[対象の文章]
◇ ◇ ◇ ◇

クラシック音楽へのおさそい~Blue Sky Label~

ビゼー:交響曲 ハ長調

トーマス・ビーチャム指揮:フランス国立放送管弦楽団 1959年10月&11月録音





Bizet:交響曲 ハ長調 「第1楽章」

Bizet:交響曲 ハ長調 「第2楽章」

Bizet:交響曲 ハ長調 「第3楽章」

Bizet:交響曲 ハ長調 「第4楽章」


これこそ、青春の歌です。

音楽家の悪妻といえば、モーツァルトの妻、コンスタンツェが有名ですが、極めつけはビゼーでしょう。
彼女は夫の才能を全く信用せずに馬鹿にし続けていました。さらに、ビゼーがその不幸な人生を若くして終えると、彼女はさっさと別の男と再婚をして、前夫の作品はほったらかしにして散逸するのに任せました。

 おかげで、彼の作品はそのかなりの部分が失われてしまいました。このビゼー17才の手になる若書きのすばらしい作品も、今世紀になって再発見されたものです。
 コンスタンツェは少なくとも夫の作品を大切に保管しました。
 おかげで私たちは彼の作品のほとんどすべてを失なわずにすみました。

 ビゼーの妻の悪妻ぶりは際だっています。

 それにしても、この作品が17才の若者の作品とはにわかに信じがたいものがありますが、反面、17才の若者にしか書けないだろう、さわやかさと厳かさもあります。
 若者と厳かさというのはなんだか矛盾するみたいですが、それはあまりにも人間というものを知らなさすぎます。
 若者、特に少女というものは、その限られたある一瞬の間だけですが、この上もない神秘性と厳粛さを漂わせます。疑問に思う方は映画「レオン」を見られたし。(もっとも最近はそんな一瞬を持つこともなく、くたびれた大人の女になってしまう人も多いようですが)

 そして、男は少女ほどではないにしても、事情は同じです。
 そういう若さが持つ一瞬の厳かさを、この音楽ははっきりと感じ取らせてくれます。

 ビゼーといえば「カルメン」であることは事実ですが、彼は決してカルメンだけの作曲家ではないのです。

若さと潤いを感じさせてくれる演奏


私にとってのビゼーの交響曲の刷り込みは小沢による録音です。

小沢指揮 フランス国立管弦楽団 1982年4月録音

第2楽章のアダージョが本当に美しく、かつ瑞々しくて、当時の若き小澤征爾の面目躍如たる演奏だと思っていました。ですから、今回、ビーチャムの録音を聞いた後に、個人的には「原点」とも言う小沢の録音を聞き直してみました。

結果は、「聞かなければよかった・・・トホホ^^;)」に尽きます。
まずは録音に問題有りです。ただし、それは小沢に責任のある話ではありません。いわゆるアナログからデジタルへと録音が切り替わるときの「ありとあらゆる問題点」が詰め込まれた録音であり、クオリティ的には明らかに59年録音のビーチャム盤に劣ります。

◇ ◇ ◇ ◇

[コレクションから抽出したデータ]
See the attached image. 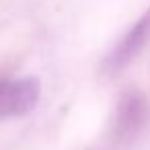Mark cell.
I'll use <instances>...</instances> for the list:
<instances>
[{
  "mask_svg": "<svg viewBox=\"0 0 150 150\" xmlns=\"http://www.w3.org/2000/svg\"><path fill=\"white\" fill-rule=\"evenodd\" d=\"M150 119V101L138 86H127L119 97L111 113L109 136L117 146L132 144Z\"/></svg>",
  "mask_w": 150,
  "mask_h": 150,
  "instance_id": "obj_1",
  "label": "cell"
},
{
  "mask_svg": "<svg viewBox=\"0 0 150 150\" xmlns=\"http://www.w3.org/2000/svg\"><path fill=\"white\" fill-rule=\"evenodd\" d=\"M148 41H150V6L138 17V21L119 37V41L105 56L103 66H101L103 72L107 76L119 74L140 56V52L146 47Z\"/></svg>",
  "mask_w": 150,
  "mask_h": 150,
  "instance_id": "obj_2",
  "label": "cell"
},
{
  "mask_svg": "<svg viewBox=\"0 0 150 150\" xmlns=\"http://www.w3.org/2000/svg\"><path fill=\"white\" fill-rule=\"evenodd\" d=\"M41 99V80L37 76H23L6 80L0 86V119L29 115Z\"/></svg>",
  "mask_w": 150,
  "mask_h": 150,
  "instance_id": "obj_3",
  "label": "cell"
},
{
  "mask_svg": "<svg viewBox=\"0 0 150 150\" xmlns=\"http://www.w3.org/2000/svg\"><path fill=\"white\" fill-rule=\"evenodd\" d=\"M2 82H4V78H0V86H2Z\"/></svg>",
  "mask_w": 150,
  "mask_h": 150,
  "instance_id": "obj_4",
  "label": "cell"
}]
</instances>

◇ ◇ ◇ ◇

[設定課題 A]
ビゼーの交響曲に関する文章のうち、「おかげで私たちは彼の作品のほとんどすべてを失なわずにすみました。」から「そして、男は少女ほどではないにしても、事情は同じです。」までの部分を、「ビゼーの妻」を「ビゼーの夫人」に入れ替えて書き直してください。
[設定課題 B]
ビゼーの交響曲に関する文章を、その最後の文に続けて書き進めてください。

[課題の結果 A]
おかげで私たちは彼の作品のほとんどすべてを失なわずにすみました。

 ビゼーの夫人の悪妻ぶりは際だっています。

 それにしても、この作品が17才の若者の作品とはにわかに信じがたいものがありますが、反面、17才の若者にしか書けないだろう、さわやかさと厳かさもあります。
 若者と厳かさというのはなんだか矛盾するみたいですが、それはあまりにも人間というものを知らなさすぎます。
 若者、特に少女というものは、その限られたある一瞬の間だけですが、この上もない神秘性と厳粛さを漂わせます。疑問に思う方は映画「レオン」を見られたし。(もっとも最近はそんな一瞬を持つこともなく、くたびれた大人の女になってしまう人も多いようですが)

 そして、男は少女ほどではないにしても、事情は同じです。

[課題の結果 B]
このデジタル移行期の録音の問題点については「歴史的録音の今日的意義(1)?歴史的録音の音質」という駄文で少しばかり触れていますので、興味のある方は一度読んでみてください。

そして、同じ事を何度も繰り返しますが「Voyage MPD」と言うシステムは、そう言う問題のある録音に関しては無慈悲なまでにそのつまらなさをさらけ出さしてくれます。響きが浅くてキンキンとした固めの音色で潤いというものが全く欠落しています。
また、小沢の演奏も、ビーチャム盤を聞いた後ではあまりにもお行儀がよくて、いささか窮屈な感が否定できません。優等生的な演奏であることは事実ですが、つまらぬ録音にも足を引っ張られて、結果としては心からくつろいで聞けるような音楽にはなっていません。

それに対して、ビーチャム盤の録音の何という素晴らしさ!!
ホルンもオーボエもその響きはこの上もなく生々しく、弦楽器の響きも実に美しくとらえられています。そして、ビーチャムが作り出すゆったりとした世界は聞くものの心をその芯からゆったりさせてくれます。

こんな事を書くと小沢のファンからは石を投げられそうですが、ビーチャムは心で呼吸しているのに対して小沢は頭で呼吸しています。ビーチャムは音楽を心で感じているのに対して、小沢は頭で音楽を計算し構築しようとしています。
小沢と比べてみれば、ビーチャムが実にゆったりと呼吸しながら音楽を作り出していることが手に取るように分かります。

ビーチャムはこの翌年には指揮者を引退し、61年にはこの世を去るのですが、そのような老人の手になる音楽とは信じがたいほどの若さと潤いを感じさせてくれる演奏です。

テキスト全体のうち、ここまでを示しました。